* **What the exercise asks**
Please find every line in the rows below that contains the word "inches", and copy each one.

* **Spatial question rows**
◇ ◇ ◇
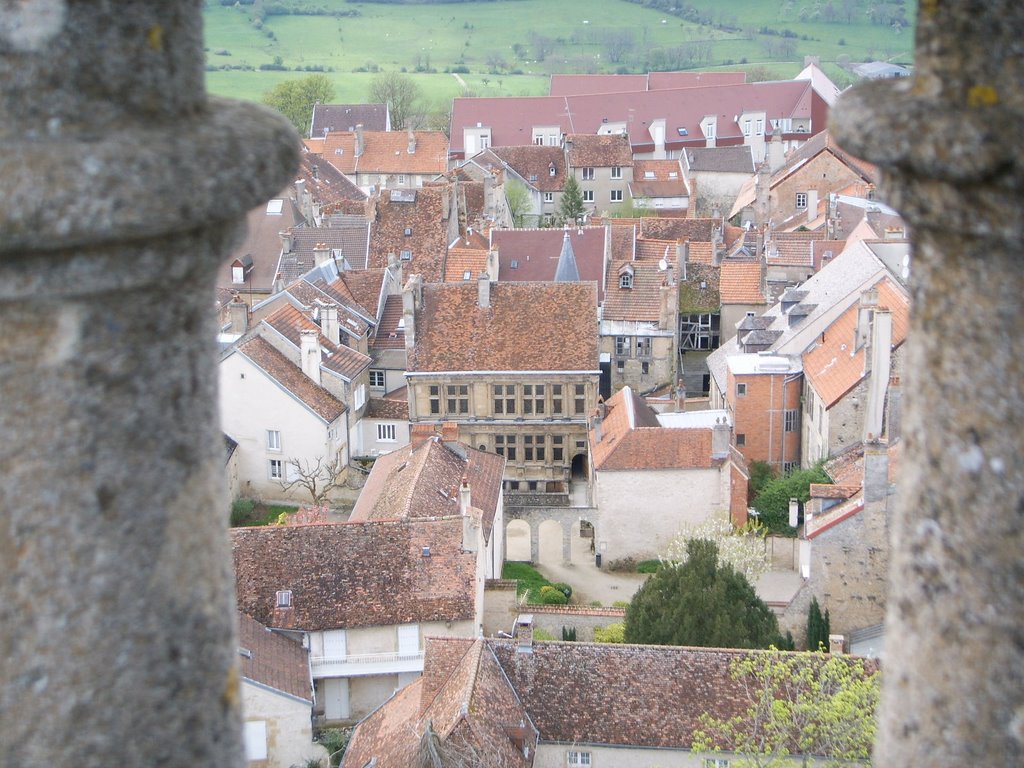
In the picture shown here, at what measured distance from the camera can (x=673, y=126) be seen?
10681 cm

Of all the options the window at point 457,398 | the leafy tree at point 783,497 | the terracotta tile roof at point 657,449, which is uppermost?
the window at point 457,398

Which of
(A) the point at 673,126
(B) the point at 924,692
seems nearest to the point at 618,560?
(B) the point at 924,692

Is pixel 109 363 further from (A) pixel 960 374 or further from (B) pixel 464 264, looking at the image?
(B) pixel 464 264

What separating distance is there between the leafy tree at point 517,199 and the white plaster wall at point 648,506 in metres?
45.7

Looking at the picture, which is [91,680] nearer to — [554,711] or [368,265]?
[554,711]

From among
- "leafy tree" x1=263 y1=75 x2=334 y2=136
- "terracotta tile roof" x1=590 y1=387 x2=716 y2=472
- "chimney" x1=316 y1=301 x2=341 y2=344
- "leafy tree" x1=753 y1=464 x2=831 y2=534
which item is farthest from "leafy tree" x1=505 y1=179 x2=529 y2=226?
"leafy tree" x1=753 y1=464 x2=831 y2=534

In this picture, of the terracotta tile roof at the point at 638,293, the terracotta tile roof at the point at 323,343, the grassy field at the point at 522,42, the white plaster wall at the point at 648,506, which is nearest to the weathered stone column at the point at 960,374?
the white plaster wall at the point at 648,506

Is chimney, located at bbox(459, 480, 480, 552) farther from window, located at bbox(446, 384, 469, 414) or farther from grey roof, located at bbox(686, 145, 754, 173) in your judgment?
grey roof, located at bbox(686, 145, 754, 173)

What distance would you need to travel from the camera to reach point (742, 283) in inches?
2343

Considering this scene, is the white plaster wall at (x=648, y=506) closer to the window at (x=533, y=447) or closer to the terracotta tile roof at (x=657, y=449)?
the terracotta tile roof at (x=657, y=449)

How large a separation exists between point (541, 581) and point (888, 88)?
37.8 meters

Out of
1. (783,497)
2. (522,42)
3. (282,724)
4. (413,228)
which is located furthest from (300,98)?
(282,724)

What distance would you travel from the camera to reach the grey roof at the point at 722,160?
3757 inches

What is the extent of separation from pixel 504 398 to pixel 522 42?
14629 cm
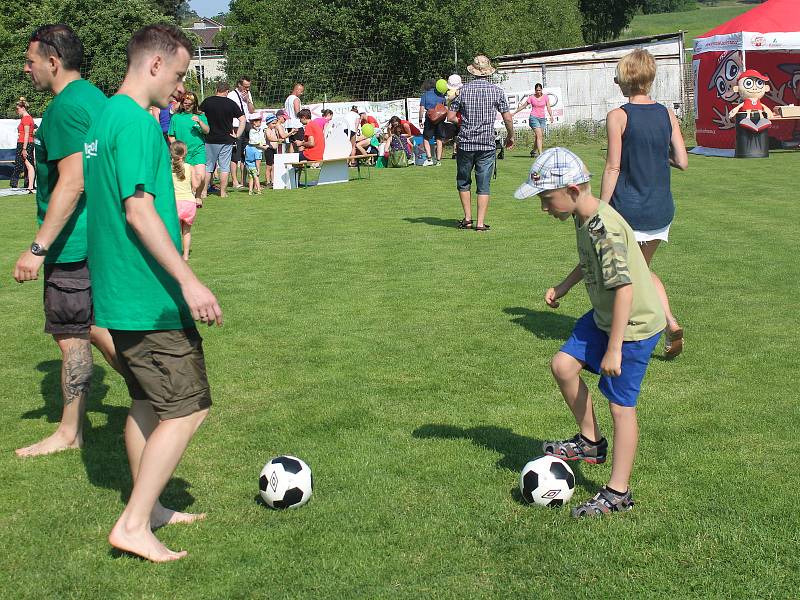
◇ ◇ ◇
* **Written response**
What distance would you need to travel from the camera to reach point (742, 283) in inches?
3757 inches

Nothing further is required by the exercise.